Ieri è stata una bella giornata; di parco con le amiche, di serate sedute attorno ad un tavolo a mangiare biscotti e raccontar cazzate, niente di nuovo sotti i (nostri) ponti da un paio di lustri. Chi non mi conosce non sa che ho un gruppo di amiche più o meno fisso da quasi dieci anni, amiche con cui ho condiviso praticamente tutto il condivisibile sia nella prima adolescenza, sia nell'adolescenza al culmine, sia ora, che dovrei iniziare a diventare grande e ancora ho paura, però, a prendere quel treno, quello che porta verso una presunta maturità che non si ottiene certo sui banchi di scuola.

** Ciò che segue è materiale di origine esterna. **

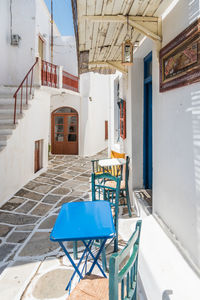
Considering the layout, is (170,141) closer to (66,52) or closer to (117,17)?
(117,17)

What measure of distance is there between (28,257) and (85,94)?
1113cm

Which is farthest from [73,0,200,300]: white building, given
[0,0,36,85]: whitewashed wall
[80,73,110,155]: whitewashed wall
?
[80,73,110,155]: whitewashed wall

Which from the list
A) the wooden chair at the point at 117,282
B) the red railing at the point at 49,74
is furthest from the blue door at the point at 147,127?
the red railing at the point at 49,74

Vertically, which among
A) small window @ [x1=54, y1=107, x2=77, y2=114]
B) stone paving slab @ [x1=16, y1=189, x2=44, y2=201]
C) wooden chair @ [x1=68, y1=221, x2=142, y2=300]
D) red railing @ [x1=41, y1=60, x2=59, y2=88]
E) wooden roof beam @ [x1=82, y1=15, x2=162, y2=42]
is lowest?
stone paving slab @ [x1=16, y1=189, x2=44, y2=201]

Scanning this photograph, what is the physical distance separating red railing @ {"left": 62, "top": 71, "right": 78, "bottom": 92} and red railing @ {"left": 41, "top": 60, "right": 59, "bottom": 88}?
1.19 meters

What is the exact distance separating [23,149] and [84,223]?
5417 mm

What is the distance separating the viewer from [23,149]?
286 inches

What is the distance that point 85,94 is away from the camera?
13414 millimetres

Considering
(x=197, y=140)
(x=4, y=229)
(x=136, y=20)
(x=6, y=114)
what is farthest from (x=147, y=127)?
(x=6, y=114)

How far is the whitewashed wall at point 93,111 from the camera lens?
13367 mm

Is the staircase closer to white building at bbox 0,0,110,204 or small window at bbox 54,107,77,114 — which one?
white building at bbox 0,0,110,204

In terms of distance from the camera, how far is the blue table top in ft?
7.17

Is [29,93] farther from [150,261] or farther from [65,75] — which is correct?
[150,261]

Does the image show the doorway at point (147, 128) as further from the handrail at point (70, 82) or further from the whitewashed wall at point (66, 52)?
the whitewashed wall at point (66, 52)
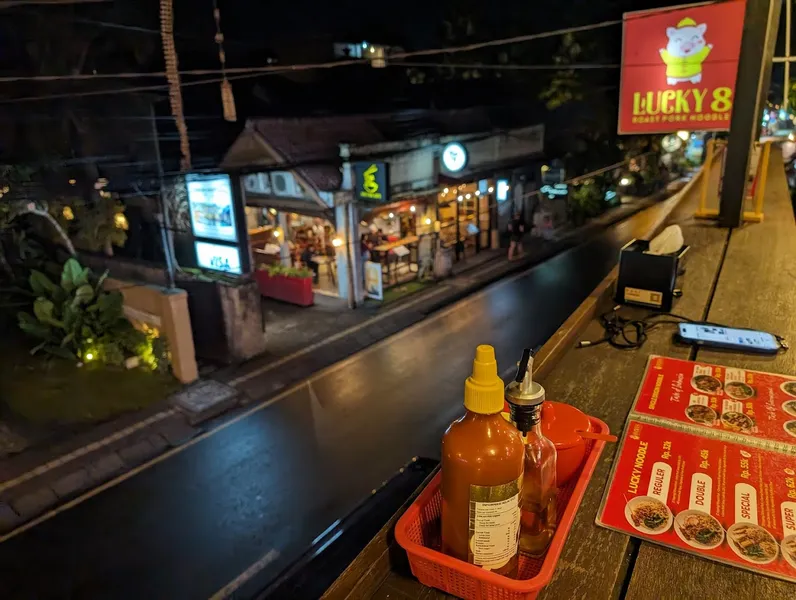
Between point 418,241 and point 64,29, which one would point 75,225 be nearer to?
point 64,29

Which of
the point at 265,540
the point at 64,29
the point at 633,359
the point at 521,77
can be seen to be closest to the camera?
the point at 633,359

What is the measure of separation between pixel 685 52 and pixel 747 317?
3731 mm

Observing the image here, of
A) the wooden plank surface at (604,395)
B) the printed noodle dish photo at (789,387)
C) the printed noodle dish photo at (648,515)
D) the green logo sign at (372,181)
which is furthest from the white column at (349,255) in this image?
the printed noodle dish photo at (648,515)

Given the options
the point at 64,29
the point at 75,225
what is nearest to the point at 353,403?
the point at 75,225

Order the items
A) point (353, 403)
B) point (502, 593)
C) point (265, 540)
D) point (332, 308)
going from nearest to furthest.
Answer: point (502, 593)
point (265, 540)
point (353, 403)
point (332, 308)

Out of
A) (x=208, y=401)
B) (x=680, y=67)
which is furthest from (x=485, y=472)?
(x=208, y=401)

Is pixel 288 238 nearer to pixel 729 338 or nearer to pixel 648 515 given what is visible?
pixel 729 338

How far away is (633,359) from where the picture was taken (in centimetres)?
261

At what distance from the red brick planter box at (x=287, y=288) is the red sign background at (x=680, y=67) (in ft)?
32.8

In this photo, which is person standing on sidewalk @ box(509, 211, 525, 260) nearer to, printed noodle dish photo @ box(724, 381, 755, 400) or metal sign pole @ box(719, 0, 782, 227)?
metal sign pole @ box(719, 0, 782, 227)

E' stata una bella giornata, dicevamo, come non ne vivevamo da un bel pezzo; perché il pomeriggio di solito si lavora, di solito non si ha più il tempo d'infilarsi i pattini o la giacca leggera e farsi le foto saltando e fumando le solite sigarette di sempre, con nuove pettinature e le stesse facce non proprio da fotomodelle, e insomma, per una volta però è andata come volevamo noi e ci siamo divertite (giocando a campana, scorrazzando quà e là, tentando acrobazie per cui abbiamo perso il fisico - non l'abbiamo mai avuto) e ieri sera tornando a casa A mi diceva 'mi piacciono queste giornate in cui stiamo tanto insieme', piacciono anche a me, piacciono a tutte.

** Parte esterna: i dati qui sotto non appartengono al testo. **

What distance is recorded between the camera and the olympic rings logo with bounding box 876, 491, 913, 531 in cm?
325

E mi chiedo perché non dovrei provare a vivere una seconda adolescenza per dieci minuti al giorno, ogni giorno; mi chiedo perché se Peter Pan salvava le fate semplicemente gridando 'io credo nelle fate' io non possa salvare me stessa urlando che una seconda adolescenza, eterna magari, 'si può, si può, si può'.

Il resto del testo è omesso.